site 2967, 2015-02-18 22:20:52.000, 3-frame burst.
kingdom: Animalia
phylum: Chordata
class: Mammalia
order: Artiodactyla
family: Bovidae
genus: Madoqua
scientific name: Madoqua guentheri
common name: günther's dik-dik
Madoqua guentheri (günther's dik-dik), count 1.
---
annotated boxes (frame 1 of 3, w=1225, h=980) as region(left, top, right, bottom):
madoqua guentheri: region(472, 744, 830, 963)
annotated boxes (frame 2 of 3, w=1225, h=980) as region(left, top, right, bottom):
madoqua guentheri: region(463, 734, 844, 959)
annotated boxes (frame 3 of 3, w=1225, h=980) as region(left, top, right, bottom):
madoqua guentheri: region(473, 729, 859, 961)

* _PROBLEM DETAILS_
Retype, without changes, the lines from the line holding "family: Bovidae" to the end of the data, both ends included.

* _ANSWER BELOW_
family: Bovidae
genus: Madoqua
scientific name: Madoqua guentheri
common name: günther's dik-dik
Madoqua guentheri (günther's dik-dik), count 1.
---
annotated boxes (frame 1 of 3, w=1225, h=980) as region(left, top, right, bottom):
madoqua guentheri: region(472, 744, 830, 963)
annotated boxes (frame 2 of 3, w=1225, h=980) as region(left, top, right, bottom):
madoqua guentheri: region(463, 734, 844, 959)
annotated boxes (frame 3 of 3, w=1225, h=980) as region(left, top, right, bottom):
madoqua guentheri: region(473, 729, 859, 961)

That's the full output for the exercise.